Mayotte est une île de l’Océan Indien, minuscule territoire français au milieu des Comores (nord-est de Madagascar).
Les “expatriés” français s’y comportent en privilégiés, comme des coloniaux à l’ancienne. La population de couleur y vit chichement, défendant les quelques acquis que leur confère leur appartenance à la France. Acquis inestimables pour les innombrables Comoriens, dénués de tout, des îles environnantes, qui cherchent à gagner cet Eldorado, à la recherche d’un revenu, de soins médicaux, ou de la nationalité française pour leur bébé à naître – en vertu du fameux « droit du sol ». Mais la lutte pour les refouler s’intensifie.
Cet épais roman graphique en noir et blanc est un témoignage à charge d’une force impressionnante. Toute l’habileté de l’auteur est de ne pas focaliser l’histoire sur le drame de l’immigration clandestine, mais de faire de celui-ci une toile de fond devant laquelle s’agitent quatre personnages, des nantis blancs vivant en milieu clos – une petite île favorise les rencontres, les conversations, les états d’âmes-, et plus ou moins conscients de la situation sociale. Les dialogues sont d’une rare justesse. Le dessin également, d’un réalisme stylisé, au trait fort et lâché, individualisant clairement les protagonistes et leur donnant une réelle expressivité par son utilisation des aplats noirs.
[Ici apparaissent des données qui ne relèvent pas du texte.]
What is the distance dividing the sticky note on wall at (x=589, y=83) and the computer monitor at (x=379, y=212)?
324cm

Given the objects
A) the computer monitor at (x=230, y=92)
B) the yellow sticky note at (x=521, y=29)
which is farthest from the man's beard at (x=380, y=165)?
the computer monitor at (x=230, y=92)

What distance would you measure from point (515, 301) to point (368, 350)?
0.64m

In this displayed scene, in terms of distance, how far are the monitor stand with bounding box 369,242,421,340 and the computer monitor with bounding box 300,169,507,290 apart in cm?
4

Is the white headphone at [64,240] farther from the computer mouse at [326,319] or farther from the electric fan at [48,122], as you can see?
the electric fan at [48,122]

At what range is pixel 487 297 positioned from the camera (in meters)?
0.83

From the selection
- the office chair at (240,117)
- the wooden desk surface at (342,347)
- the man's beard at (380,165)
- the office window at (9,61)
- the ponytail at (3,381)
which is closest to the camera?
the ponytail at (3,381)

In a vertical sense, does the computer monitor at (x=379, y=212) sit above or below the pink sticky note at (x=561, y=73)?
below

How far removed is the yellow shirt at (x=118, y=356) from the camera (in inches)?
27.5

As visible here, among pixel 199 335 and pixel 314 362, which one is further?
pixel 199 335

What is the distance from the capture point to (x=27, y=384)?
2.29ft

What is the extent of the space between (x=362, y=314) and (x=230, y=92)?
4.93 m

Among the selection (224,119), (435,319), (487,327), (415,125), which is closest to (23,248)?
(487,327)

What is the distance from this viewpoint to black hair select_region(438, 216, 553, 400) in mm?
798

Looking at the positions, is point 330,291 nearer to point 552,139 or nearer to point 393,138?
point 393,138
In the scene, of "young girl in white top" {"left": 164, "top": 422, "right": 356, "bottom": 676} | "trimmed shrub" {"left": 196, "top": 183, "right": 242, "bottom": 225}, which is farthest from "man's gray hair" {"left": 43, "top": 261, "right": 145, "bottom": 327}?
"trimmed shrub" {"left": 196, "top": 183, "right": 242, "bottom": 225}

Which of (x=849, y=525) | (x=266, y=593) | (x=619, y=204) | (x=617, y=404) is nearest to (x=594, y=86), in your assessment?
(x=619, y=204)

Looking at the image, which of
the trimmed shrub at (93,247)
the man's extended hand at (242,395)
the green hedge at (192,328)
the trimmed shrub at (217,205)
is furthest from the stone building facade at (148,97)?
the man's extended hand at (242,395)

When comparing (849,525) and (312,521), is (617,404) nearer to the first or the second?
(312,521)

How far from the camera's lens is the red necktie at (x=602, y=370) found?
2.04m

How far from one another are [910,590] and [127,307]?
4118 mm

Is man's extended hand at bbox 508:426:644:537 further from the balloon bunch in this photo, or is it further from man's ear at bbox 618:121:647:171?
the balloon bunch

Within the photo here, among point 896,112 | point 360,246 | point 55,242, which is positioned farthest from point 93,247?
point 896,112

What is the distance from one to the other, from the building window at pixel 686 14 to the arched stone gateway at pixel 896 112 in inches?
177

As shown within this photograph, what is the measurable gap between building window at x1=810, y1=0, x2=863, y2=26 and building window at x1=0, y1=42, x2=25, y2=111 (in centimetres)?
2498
Pendant que ce déroule sur quatre cent vingts pages ce tableau de moeurs foisonnant et divertissant, presque léger, huit doubles planches entrecoupent ça et là le récit de ces vies dérisoires et terriblement humaines, rappelant qu’une barque pleine à craquer de migrants fait route de nuit vers Mayotte. En épilogue, les trois dernières planches, nocturnes, bouleversent le coeur. Tout l’album n’existe que pour elles.D.O. et X.B.